“¡Este es mi Hijo amado, escuchadle!”. Dios nos presenta a su Hijo en la majestad de aquel monte y nos invita a escuchar sus palabras.
Sin embargo, hoy, parece que los hombres ya no tenemos tiempo para escuchar. Nos resulta difícil acercarnos en silencio, con calma y sin prejuicios al corazón del otro para escuchar el mensaje que todo hombre nos puede comunicar. Encerrados en nuestros propios problemas, pasamos junto a las personas, sin apenas detenernos a escuchar realmente a nadie.
En este contexto, tampoco resulta extraño que a los cristianos se nos haya olvidado que ser creyente es vivir escuchando a Jesús. Solamente desde esa escucha cobra su verdadero sentido y originalidad la vida cristiana. Más aún. Sólo desde la escucha nace la verdadera fe.
La experiencia de escuchar a Jesús pude ser desconcertante. Podemos descubrirlo como alguien distinto al que esperábamos o habíamos imaginado. Incluso, puede suceder que, en un primer momento, decepcione nuestras pretensiones o expectativas.
La persona de Jesús, siempre nos sobrepasa… No encaja en nuestros esquemas normales. Sentimos que nos arranca de nuestras falsas seguridades e intuimos que nos conduce hacia la verdad última de la vida. Una verdad que no queremos aceptar. Encontrarse con Jesús es descubrir, por fin, a alguien que dice la verdad. Alguien que sabe por qué vivir y por qué morir. Más aún.
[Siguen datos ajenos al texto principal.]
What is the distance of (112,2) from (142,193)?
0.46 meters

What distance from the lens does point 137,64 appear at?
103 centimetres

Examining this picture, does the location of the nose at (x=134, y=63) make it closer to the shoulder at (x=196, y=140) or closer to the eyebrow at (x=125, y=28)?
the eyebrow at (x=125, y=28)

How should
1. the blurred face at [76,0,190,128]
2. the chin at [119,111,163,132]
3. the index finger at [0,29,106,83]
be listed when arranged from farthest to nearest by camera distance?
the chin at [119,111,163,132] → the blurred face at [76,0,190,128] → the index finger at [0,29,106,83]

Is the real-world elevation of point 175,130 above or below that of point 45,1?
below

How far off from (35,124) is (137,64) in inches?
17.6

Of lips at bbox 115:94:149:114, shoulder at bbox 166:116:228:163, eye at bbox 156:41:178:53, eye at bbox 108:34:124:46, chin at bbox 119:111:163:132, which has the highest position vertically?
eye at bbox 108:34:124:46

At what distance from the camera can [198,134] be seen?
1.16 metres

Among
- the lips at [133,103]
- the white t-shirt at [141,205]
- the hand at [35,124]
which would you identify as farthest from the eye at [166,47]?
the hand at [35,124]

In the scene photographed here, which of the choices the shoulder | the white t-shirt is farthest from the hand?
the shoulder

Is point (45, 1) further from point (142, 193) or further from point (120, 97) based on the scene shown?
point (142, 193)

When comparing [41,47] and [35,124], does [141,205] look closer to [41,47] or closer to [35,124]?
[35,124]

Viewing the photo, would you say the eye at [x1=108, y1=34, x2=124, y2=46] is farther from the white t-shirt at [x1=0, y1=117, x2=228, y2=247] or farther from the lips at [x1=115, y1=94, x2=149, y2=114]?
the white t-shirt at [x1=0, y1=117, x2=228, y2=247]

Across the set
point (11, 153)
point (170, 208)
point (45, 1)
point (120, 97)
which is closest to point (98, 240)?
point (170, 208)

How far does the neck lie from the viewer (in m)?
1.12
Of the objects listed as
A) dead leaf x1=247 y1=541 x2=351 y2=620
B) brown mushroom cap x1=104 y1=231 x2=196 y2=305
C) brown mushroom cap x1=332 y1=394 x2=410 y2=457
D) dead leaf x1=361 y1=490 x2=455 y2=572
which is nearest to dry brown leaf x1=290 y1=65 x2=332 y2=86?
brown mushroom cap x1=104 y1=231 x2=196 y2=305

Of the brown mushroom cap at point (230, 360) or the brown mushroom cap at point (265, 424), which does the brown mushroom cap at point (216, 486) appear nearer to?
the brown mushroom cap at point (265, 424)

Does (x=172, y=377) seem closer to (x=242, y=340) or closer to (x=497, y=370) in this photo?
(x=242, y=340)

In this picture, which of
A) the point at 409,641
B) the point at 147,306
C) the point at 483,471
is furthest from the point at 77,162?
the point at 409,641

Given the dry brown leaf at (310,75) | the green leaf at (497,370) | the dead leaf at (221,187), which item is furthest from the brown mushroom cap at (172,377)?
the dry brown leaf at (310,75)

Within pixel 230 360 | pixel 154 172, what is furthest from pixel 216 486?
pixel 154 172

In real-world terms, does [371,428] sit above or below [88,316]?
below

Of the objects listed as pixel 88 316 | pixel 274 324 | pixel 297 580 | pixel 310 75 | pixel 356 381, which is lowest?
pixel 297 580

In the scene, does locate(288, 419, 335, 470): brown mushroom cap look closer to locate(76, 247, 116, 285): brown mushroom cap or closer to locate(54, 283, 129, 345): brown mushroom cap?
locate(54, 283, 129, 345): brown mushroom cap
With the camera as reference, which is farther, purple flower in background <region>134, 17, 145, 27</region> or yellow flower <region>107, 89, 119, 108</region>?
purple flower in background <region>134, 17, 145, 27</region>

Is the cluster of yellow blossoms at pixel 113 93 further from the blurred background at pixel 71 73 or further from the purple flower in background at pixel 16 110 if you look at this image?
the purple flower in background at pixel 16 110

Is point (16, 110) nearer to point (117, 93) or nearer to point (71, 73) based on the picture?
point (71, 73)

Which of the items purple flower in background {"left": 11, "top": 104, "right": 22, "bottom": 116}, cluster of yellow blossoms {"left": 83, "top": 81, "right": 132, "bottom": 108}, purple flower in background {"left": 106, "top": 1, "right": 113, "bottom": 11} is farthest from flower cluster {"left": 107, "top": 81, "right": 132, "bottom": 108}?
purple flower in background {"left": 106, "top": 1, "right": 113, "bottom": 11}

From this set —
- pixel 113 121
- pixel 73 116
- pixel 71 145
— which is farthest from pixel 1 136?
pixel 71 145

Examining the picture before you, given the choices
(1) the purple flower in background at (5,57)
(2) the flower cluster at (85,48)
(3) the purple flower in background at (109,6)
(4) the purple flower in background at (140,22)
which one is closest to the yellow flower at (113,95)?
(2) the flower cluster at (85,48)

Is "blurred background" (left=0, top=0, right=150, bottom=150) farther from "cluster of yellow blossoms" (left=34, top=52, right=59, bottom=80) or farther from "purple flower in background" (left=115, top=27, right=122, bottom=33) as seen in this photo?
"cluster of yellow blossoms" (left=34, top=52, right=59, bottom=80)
Alguien que es la Verdad.
Cuando le contemplamos, se empieza a iluminar nuestra vida con una luz nueva. Desde Él, comenzamos a descubrir cuál es la manera más humana de enfrentarse a los problemas de la vida y al misterio de la muerte. Nos damos cuenta dónde están las grandes equivocaciones y errores de nuestro vivir diario. Pero esta sensación no nos lanza a la soledad de lo imposible. Sino que nos inunda de alegría, porque descubrimos que ya no estamos solos. Alguien cercano y único nos libera del desaliento, el desgaste, la desconfianza o la huida. El Maestro y Señor, nos muestra un Dios que se manifiesta como Padre, a pesar de nuestro pecado.
Pero esta experiencia de contemplación de un rostro amigo que rompe mi soledad, sólo es posible si obedecemos la consigna de Dios, a modo de invitación dirigida a los discípulos en la montaña de la transfiguración: “¡Este es mi Hijo amado, escuchadle!”
Una peña flamenca de nuestra ciudad tiene como lema «Escuchar es un arte». Quizás tengamos que empezar por elevar desde el fondo de nuestro corazón una súplica para aprender este arte: Oh, Dios, ¡dame un corazón abierto a la escucha!